Know What to Look For on a Used Car History Report
Before you review your used car history report, make a list of relevant questions. Here are a few to consider.
What is this car’s actual mileage?
Buyers pay more for a vehicle when the mileage is low. That’s incentive enough for some sellers to tamper with the odometer. The NHTSA’s Office of Odometer Fraud Investigations estimates that odometer fraud costs American consumers over a million dollars each year. You can protect yourself by checking the vehicle transactions in your used car history report.
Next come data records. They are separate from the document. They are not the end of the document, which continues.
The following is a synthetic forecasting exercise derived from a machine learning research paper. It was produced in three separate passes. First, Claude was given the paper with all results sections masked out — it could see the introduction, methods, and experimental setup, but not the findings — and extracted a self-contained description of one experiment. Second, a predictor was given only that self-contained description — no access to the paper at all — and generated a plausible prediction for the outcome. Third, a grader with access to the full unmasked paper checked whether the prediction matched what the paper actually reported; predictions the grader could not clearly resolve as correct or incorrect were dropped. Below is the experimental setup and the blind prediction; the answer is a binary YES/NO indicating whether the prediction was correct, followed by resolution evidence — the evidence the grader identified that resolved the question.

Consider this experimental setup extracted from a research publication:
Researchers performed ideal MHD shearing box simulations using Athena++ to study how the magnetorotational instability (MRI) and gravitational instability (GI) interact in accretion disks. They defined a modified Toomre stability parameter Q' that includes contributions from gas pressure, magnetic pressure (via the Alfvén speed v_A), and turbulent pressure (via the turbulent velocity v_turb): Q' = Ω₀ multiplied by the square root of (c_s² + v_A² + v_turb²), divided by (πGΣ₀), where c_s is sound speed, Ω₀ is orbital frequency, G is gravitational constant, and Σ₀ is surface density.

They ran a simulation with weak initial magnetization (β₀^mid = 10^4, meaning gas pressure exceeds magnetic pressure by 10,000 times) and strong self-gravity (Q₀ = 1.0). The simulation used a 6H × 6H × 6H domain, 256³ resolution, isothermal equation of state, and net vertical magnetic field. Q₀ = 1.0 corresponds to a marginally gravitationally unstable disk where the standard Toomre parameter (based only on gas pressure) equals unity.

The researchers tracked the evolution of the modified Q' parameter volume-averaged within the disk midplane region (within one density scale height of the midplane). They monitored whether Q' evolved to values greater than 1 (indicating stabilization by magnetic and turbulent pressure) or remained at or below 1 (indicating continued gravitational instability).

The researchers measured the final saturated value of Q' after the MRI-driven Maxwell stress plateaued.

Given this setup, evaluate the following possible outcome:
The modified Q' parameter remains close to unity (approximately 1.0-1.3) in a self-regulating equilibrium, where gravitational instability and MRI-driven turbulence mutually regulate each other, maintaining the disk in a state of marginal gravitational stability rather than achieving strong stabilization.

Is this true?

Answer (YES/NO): NO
They show the mileage documented with each sale or purchase.
Was this car ever totaled in an accident?
To avoid illegal “title jumping,” insurance companies obtain a salvage title when they total a vehicle after an accident. This title history is included in a used car history report. You can also run a free vehicle identification number check at the National Insurance Crime Bureau website, nicb.org. The website also has a list of links to VIN services for boats, motorcycles, and large commercial vehicles.
Has this car ever been stolen?
Insurance companies report stolen, non-recovered vehicles to NICB. You can obtain this information with a free VIN search.
Does the vehicle have a pending safety recall?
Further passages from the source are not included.